NEW YORK: King Abdullah and Interior Minister Prince Naif should halt the execution of Rizana Nafeek, a Sri Lankan domestic worker convicted of killing a child in her care when she was 17, Human Rights Watch said today. Saudi Arabia is one of only three countries worldwide known to have executed individuals in the past two years for crimes committed when they were children.
Rizana Nafeek had been in Saudi Arabia for two weeks in May 2005, working for the ‘Utaibi family, when their 4-month-old baby died in her care. A recruitment agency in Sri Lanka had altered the birth date on her passport to suggest she was 23 so she could migrate for work, but her birth certificate later confirmed she was 17 at the time.
“There is no dispute that the events happened when Nafeek was a child,” said Nisha Varia, senior women's rights researcher at Human Rights Watch. “The Saudi government should not compound one tragedy with another. It's time for Saudi Arabia to end its outlier status as one of the very few countries still executing people for crimes they are accused of committing as children.”
An official with the Sri Lankan embassy told Human Rights Watch that diplomats learned last week that Saudi Arabia's Supreme Court had upheld Nafeek's conviction and sentence. A social worker who visited Nafeek in prison on October 24, 2010, told Human Rights Watch that Nafeek is still unaware of the latest Supreme Court decision and is anxious to return home.
Past Human Rights Watch interviews with embassy officials and reporting from Arab News have raised concerns about Nafeek's access to lawyers and competent translators during her interrogation and trial. Though she was arrested in 2005, she did not have access to legal counsel until after a court in Dawadmi sentenced her to death in 2007. Nafeek has also retracted a confession that she said was made under duress, and says that the baby died in a choking accident while drinking from a bottle.

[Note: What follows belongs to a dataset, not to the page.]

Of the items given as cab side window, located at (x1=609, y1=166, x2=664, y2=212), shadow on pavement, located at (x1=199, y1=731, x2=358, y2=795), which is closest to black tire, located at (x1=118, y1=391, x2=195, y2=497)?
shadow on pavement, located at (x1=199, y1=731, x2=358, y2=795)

With the Supreme Court's latest decision, judicial remedies have been exhausted, unless it can be shown that the courts falsely interpreted Islamic law in their rulings or new evidence comes to light. The king and interior minister must sign execution orders, however, and no one may be executed without such approval. A senior official in the Sri Lankan embassy told Human Rights Watch that it has requested a meeting with the Interior Ministry.
Under the concept of retaliation (qisas) governing murder cases in Saudi Arabia, the parents of the baby also may seek blood money in compensation or grant a pardon instead of opting to ask the state to execute Nafeek.
“The Saudi government should meet with the ‘Utaibi family, the Sri Lankan authorities, and other relevant parties to leave no stone unturned in efforts to overturn this death sentence,” Varia said.
Saudi Arabia is a state party to the Convention on the Rights of the Child (CRC), which expressly prohibits the death penalty or life sentences without parole for offenses committed before the accused turned 18. Nevertheless, Saudi law gives judges wide discretion to treat children as adults in criminal cases, and courts have imposed death sentences on children as young as 13.
Human Rights Watch opposes the death penalty in all circumstances because of its inherent cruelty and its finality. In 2009, Saudi Arabia executed more than 53 persons, including at least three individuals for crimes they allegedly committed as children.